■ Your objective:
Reproduce, word for word, the stretch of the Iraq war passage below that opens with the words containing "Denial and misunderstanding" and closes with "incoming combat officers.".

Of course, my Iraqi staff and friends lost loved ones so often that, I'm ashamed to say, I began avoiding personal conversations because I felt so helpless trying to console them. I guess caring less was my own act of denial. Fortunately five of my former translators have prevailed, at least by Iraqi standards. They safely fled to California, Kuwait, Canada, Sweden and Syria.
American officials tried to marginalize the Iraqi experience during much of the war. Former administrator Paul Bremer used to acknowledge horrific attacks by saying there would be "good days and bad days." Administration boosters would accuse reporters of focusing too much on the violence. Military spokesmen withheld statistics on attacks and casualties, as if the war were their own private club. Or they told us, absurdly, to ask Iraqi officials because they were in charge (when we did that, U.S. spokesmen sometimes claimed militia quislings in the government were exaggerating the figures). Back home, administration opponents would write off the violence as inevitable, just "Iraqis killing each other." Rather, it was--and still is--mostly armed groups killing noncombatants. It's the Sunni car bomber incinerating Shiite marketgoers, followed by Shiite militias murdering random Sunnis who are unrelated to the bombing.
Iraqis noticed the distance between them and the Americans. One translator, a perceptive man who sympathized with U.S. troops, told me they exuded fear and helplessness in their city-size fortresses. Frequently, Iraqis told me they wanted to notify soldiers about dangers in their neighborhoods but had no way to reach them.
Denial and misunderstanding cost American lives, as well. As the insurgency grew, the wide popular support for the "resistance" was obvious. In that first summer, I could go to Fallujah or western Baghdad and meet with fighters in their apartments and homes while neighbors stopped by and their kids played around us. Still, officials discounted the increasingly deadly attacks as signs of insurgent "desperation." Soldiers rode around vulnerable in their canvas-covered Humvees. Recently, a commander at the Army's counterinsurgency academy reminded me that the school didn't open until late 2005 because the Army spent nearly two years debating whether there even was an insurgency. Now attendance is required for incoming combat officers.
Commanders are turning the priorities around. Led by Gen. David Petraeus--a few others like Lt. Gen. Peter Chiarelli had emphasized it before from less powerful posts--the military now says that protecting the Iraqis comes first. Many soldiers have left the big bases to live in houses where Iraqis, as I saw recently south of Baghdad, can invite themselves in with little more than a brief pat-down. In Hawija, a longtime incubator of insurgency, troops discussed ways they could safely let motorists closer to their convoys so as to not anger people by tying up traffic. While detentions still pull in too many innocents and sew hatred, last month I watched young soldiers in Arab Jabour break into a spontaneous debate about the evidence they had on a prisoner seated cuffed and quiet before them. They let him go the next morning after running the case past an informant. Their young Iraqi interpreter had touched off the discussion when he told them he hated detaining people "whether he is terrorist or not."

(Dataset rows)
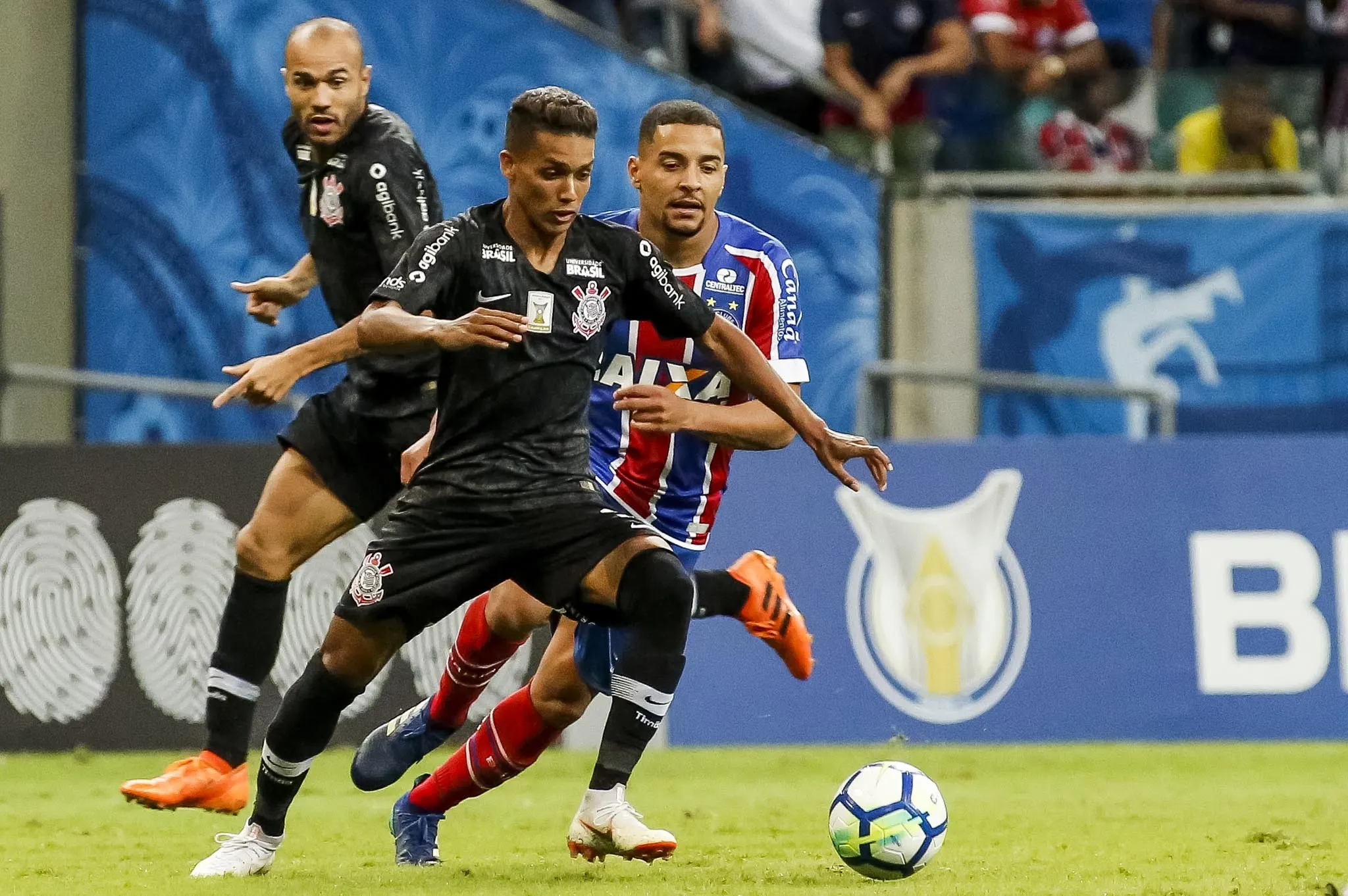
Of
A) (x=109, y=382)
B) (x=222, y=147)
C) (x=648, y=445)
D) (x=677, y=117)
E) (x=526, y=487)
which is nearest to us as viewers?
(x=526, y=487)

==

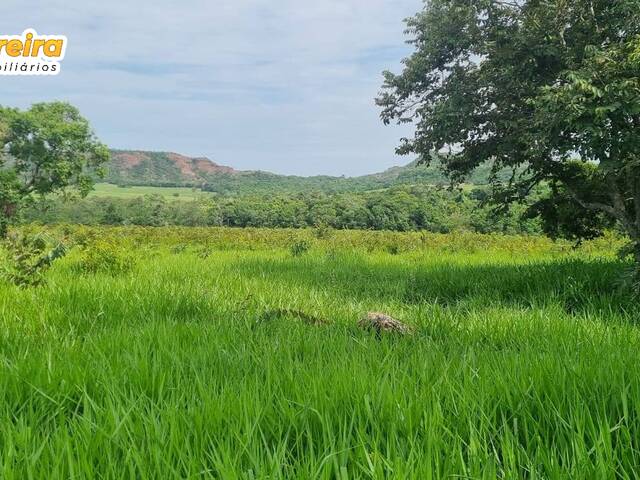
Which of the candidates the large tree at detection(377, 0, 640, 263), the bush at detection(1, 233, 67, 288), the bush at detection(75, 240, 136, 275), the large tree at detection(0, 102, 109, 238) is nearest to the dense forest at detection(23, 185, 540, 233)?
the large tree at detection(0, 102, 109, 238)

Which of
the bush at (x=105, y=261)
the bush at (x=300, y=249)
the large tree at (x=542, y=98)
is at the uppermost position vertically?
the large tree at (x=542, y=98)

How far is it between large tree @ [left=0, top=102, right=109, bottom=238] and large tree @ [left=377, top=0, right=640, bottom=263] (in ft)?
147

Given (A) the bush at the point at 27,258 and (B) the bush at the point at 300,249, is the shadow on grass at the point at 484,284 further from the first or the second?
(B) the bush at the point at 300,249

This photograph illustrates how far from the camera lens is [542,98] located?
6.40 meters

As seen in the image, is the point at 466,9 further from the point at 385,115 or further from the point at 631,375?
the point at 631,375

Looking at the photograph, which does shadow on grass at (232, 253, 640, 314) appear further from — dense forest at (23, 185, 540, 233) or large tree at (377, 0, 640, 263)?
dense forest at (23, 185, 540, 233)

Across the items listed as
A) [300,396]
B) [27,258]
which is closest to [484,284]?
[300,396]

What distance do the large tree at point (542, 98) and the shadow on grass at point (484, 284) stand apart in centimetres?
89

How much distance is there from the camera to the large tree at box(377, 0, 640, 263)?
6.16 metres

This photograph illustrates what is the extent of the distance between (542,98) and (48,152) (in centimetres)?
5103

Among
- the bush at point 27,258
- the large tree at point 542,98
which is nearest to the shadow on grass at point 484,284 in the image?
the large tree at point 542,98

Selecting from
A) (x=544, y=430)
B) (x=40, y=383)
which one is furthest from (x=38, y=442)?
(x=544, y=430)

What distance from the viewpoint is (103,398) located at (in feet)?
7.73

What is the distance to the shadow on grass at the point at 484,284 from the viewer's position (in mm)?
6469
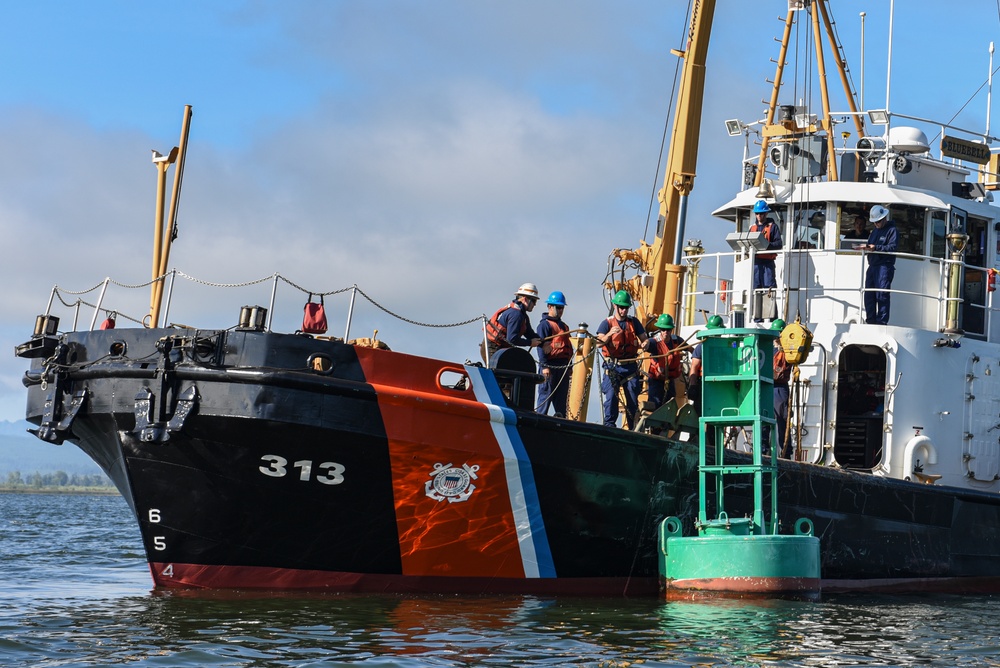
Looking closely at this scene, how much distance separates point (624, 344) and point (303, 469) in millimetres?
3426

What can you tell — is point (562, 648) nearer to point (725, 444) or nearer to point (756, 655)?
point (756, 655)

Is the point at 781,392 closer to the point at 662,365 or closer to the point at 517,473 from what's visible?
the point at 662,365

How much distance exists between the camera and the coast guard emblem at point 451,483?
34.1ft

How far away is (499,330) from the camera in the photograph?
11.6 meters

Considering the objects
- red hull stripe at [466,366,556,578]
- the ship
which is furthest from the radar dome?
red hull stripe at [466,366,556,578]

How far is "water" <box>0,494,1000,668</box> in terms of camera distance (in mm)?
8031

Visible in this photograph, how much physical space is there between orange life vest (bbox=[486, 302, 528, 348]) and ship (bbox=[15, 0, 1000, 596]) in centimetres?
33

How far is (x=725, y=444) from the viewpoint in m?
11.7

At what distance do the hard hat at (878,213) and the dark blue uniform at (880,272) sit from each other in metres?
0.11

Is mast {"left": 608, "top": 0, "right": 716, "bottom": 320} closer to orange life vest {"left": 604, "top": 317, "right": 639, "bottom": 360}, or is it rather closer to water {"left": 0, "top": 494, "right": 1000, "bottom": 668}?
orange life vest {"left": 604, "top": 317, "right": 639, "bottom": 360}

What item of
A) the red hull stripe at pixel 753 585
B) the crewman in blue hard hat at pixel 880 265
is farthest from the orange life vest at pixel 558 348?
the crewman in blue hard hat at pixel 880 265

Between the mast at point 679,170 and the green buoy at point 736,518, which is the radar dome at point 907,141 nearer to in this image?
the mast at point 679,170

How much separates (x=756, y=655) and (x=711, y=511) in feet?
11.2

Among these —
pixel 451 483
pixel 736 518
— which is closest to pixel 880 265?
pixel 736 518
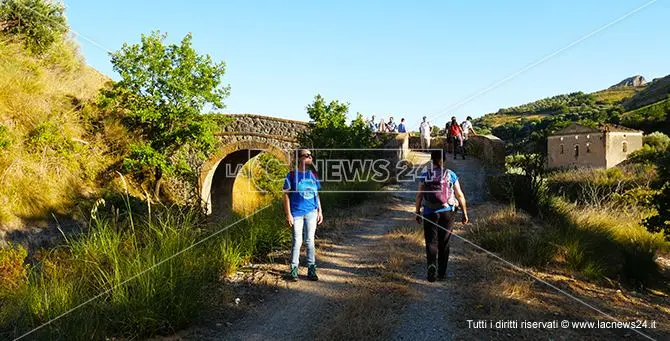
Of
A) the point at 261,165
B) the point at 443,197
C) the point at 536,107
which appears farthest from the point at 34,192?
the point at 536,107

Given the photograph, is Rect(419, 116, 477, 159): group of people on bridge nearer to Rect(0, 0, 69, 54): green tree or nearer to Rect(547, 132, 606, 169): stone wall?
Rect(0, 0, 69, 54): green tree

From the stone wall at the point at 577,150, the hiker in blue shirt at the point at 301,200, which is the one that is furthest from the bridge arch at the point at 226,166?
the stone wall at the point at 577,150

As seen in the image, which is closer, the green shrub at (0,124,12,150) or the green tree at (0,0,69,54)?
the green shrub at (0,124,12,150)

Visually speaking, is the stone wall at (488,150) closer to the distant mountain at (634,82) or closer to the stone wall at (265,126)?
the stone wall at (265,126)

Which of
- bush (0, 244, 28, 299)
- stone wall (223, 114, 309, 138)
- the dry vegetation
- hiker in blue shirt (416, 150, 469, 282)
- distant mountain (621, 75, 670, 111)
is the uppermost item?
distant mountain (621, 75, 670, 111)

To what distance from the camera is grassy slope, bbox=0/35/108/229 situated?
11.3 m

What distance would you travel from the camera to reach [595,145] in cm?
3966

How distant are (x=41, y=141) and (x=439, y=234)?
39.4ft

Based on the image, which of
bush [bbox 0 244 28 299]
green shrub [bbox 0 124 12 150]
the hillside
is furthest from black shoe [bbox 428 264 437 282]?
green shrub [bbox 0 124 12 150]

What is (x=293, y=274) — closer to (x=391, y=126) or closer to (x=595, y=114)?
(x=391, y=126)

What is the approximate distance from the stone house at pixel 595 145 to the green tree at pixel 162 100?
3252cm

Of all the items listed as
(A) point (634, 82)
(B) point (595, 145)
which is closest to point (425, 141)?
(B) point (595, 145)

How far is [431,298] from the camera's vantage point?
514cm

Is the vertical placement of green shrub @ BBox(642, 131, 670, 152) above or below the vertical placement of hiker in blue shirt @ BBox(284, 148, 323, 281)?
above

■ Exercise result:
Denial and misunderstanding cost American lives, as well. As the insurgency grew, the wide popular support for the "resistance" was obvious. In that first summer, I could go to Fallujah or western Baghdad and meet with fighters in their apartments and homes while neighbors stopped by and their kids played around us. Still, officials discounted the increasingly deadly attacks as signs of insurgent "desperation." Soldiers rode around vulnerable in their canvas-covered Humvees. Recently, a commander at the Army's counterinsurgency academy reminded me that the school didn't open until late 2005 because the Army spent nearly two years debating whether there even was an insurgency. Now attendance is required for incoming combat officers.